The Italian sage and physician Rav Obadya Seforno, in his masterful commentary on the Torah, argues that this is to teach us that the "right-wingers" and "left-wingers" need to focus on the middle light which is the main light of the menorah. While both are completely dedicated to Torah and its tradition, the right-wingers, i.e. those who are busy with eternal life, learning and implementing Torah, need to know that without the left-wingers, those who occupy themselves with the affairs of the mundane world, Judaism will not succeed. At the same time, the left-wingers have to understand that without those who occupy themselves with the study and implementation of Torah, their worldly occupation would lack the opportunity of sanctification. Only in a combined effort, symbolized by the middle light, will there be the kind of balance which the Torah and Judaism requires. This is based on the talmudic principle that "If not for the leaves, the grapes could not exist." (Chulin 92a)

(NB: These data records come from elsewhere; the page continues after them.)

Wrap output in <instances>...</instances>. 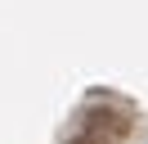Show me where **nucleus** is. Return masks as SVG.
I'll return each instance as SVG.
<instances>
[{
  "label": "nucleus",
  "instance_id": "1",
  "mask_svg": "<svg viewBox=\"0 0 148 144\" xmlns=\"http://www.w3.org/2000/svg\"><path fill=\"white\" fill-rule=\"evenodd\" d=\"M126 131H130L126 117H99V113H90V117H85V126L72 135V144H117Z\"/></svg>",
  "mask_w": 148,
  "mask_h": 144
}]
</instances>
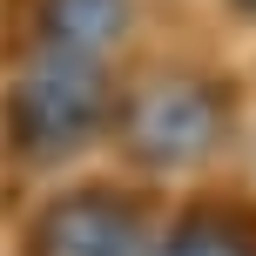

Rabbi Samson Rafael Hirsch, known for his philosophy of Torah and Derech Eretz (Torah and worldly occupation), commenting on Yacov's final blessings to his children adds: "The nation that is to descend from him (Yacov) is to be, in its external relations a single unit and internally a "Kehal Goyim," a United Congregation of many kinds of people and professions. Each tribe is to represent a special type of person. The people of Yacov, who, as Israel, are to reveal to the world the directive power of God penetrating and conquering everything that is earthly in human beings, is, therefore, not to show as being in any way one-sided, but, as a model nation, shall present in a nutshell the most varied appearance of all different characteristics. In its tribes, martial nations as well as merchant ones, as well as scientific and scholarly ones, et c. are all to be represented. Thus the fact is to be made clear to the world that the devotion and sanctification of human life in the bond with God through His law is not dependent on a condition to any special calling in life or national characteristic, but that the whole of mankind, with all its diversity is called on to accept the one common conception of God as taught by Israel and so from all the different individual and national characteristics of mankind into the United Kingdom of God." (Bereshith 35:11,12, translation by Isaac Levy)
Chatam Sofer, however, gives this halachic requirement a slightly different meaning. He warns his readers not to deviate from the middle road. As long as Jewish law is fully observed, one should not be too much of a right-winger or left-winger. The ways of God are those which testify to religious balance. This does not mean, as some people would take it, that a mediocre attitude towards observance is suggested or that a kind of religious status quo is maintained in which people no longer strive for higher spiritual dimensions, but that one should understand that it is not to become religiously "fat" which is the ultimate goal, but to become spiritually high. To grow plump is to become overly right- or left-wing with the result that one topples over; to become high means that one grows in equal and straight proportions.
The gravest thing for a religious person is to forget what he represents.